**What you have to do**
Copy the kernel mailing-list reply starting at "On 12/12/2023 12:34, Qais" and ending at "updating the hierarchy.", substituting "tree" for every "hierarchy".

Received-SPF: pass (google.com: domain of linux-kernel-owner@vger.kernel.org designates 2620:137:e000::3:7 as permitted sender) client-ip=2620:137:e000::3:7;
Message-ID: <63cf5c75-6bd3-41c9-ac5e-518750874f8e@arm.com>
Date:   Tue, 12 Dec 2023 13:09:04 +0000
MIME-Version: 1.0
User-Agent: Mozilla Thunderbird
Subject: Re: [PATCH 1/4] sched/fair: Be less aggressive in calling
 cpufreq_update_util()
Content-Language: en-US
To:     Qais Yousef <qyousef@layalina.io>
Cc:     Ingo Molnar <mingo@kernel.org>,
        Peter Zijlstra <peterz@infradead.org>,
        "Rafael J. Wysocki" <rafael@kernel.org>,
        Viresh Kumar <viresh.kumar@linaro.org>,
        Vincent Guittot <vincent.guittot@linaro.org>,
        Dietmar Eggemann <dietmar.eggemann@arm.com>,
        linux-kernel@vger.kernel.org, linux-pm@vger.kernel.org,
        Lukasz Luba <lukasz.luba@arm.com>, Wei Wang <wvw@google.com>,
        Rick Yiu <rickyiu@google.com>,
        Chung-Kai Mei <chungkai@google.com>,
        Hongyan Xia <hongyan.xia2@arm.com>
References: <20231208015242.385103-1-qyousef@layalina.io>
 <20231208015242.385103-2-qyousef@layalina.io>
 <739492e4-b9a3-4c55-82e6-60b02d489c5f@arm.com>
 <20231212123401.xmggng7dtxvdxqj6@airbuntu>
From:   Christian Loehle <christian.loehle@arm.com>
In-Reply-To: <20231212123401.xmggng7dtxvdxqj6@airbuntu>
Content-Type: text/plain; charset=UTF-8
Content-Transfer-Encoding: 7bit
Precedence: bulk

On 12/12/2023 12:34, Qais Yousef wrote:
> On 12/11/23 18:47, Christian Loehle wrote:
>> On 08/12/2023 01:52, Qais Yousef wrote:
>>> Due to the way code is structured, it makes a lot of sense to trigger
>>> cpufreq_update_util() from update_load_avg(). But this is too aggressive
>>> as in most cases we are iterating through entities in a loop to
>>> update_load_avg() in the hierarchy. So we end up sending too many
>>> request in an loop as we're updating the hierarchy.
>>
>> If this is actually less aggressive heavily depends on the workload,
>> I can argue the patch is more aggressive, as you call cpufreq_update_util
>> at every enqueue and dequeue, instead of just at enqueue.
>> For an I/O workload it is definitely more aggressive, see below.
> 
> I could have unwittingly broken something. Thanks for the report!

**Supplied information**
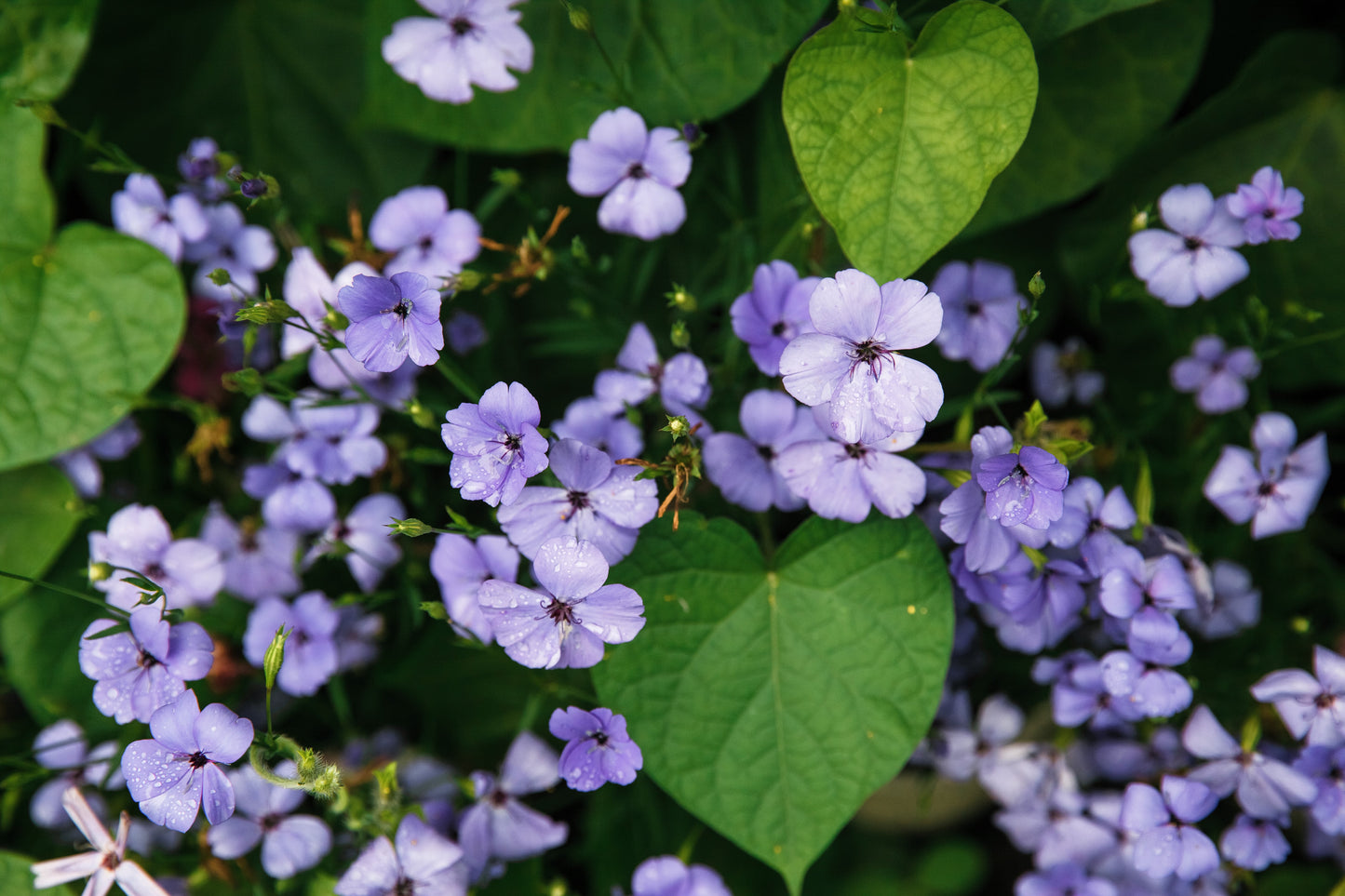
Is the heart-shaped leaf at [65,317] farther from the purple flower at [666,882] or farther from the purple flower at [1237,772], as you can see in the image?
the purple flower at [1237,772]

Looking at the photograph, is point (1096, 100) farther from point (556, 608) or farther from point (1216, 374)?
point (556, 608)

**Right answer**
On 12/12/2023 12:34, Qais Yousef wrote:
> On 12/11/23 18:47, Christian Loehle wrote:
>> On 08/12/2023 01:52, Qais Yousef wrote:
>>> Due to the way code is structured, it makes a lot of sense to trigger
>>> cpufreq_update_util() from update_load_avg(). But this is too aggressive
>>> as in most cases we are iterating through entities in a loop to
>>> update_load_avg() in the tree. So we end up sending too many
>>> request in an loop as we're updating the tree.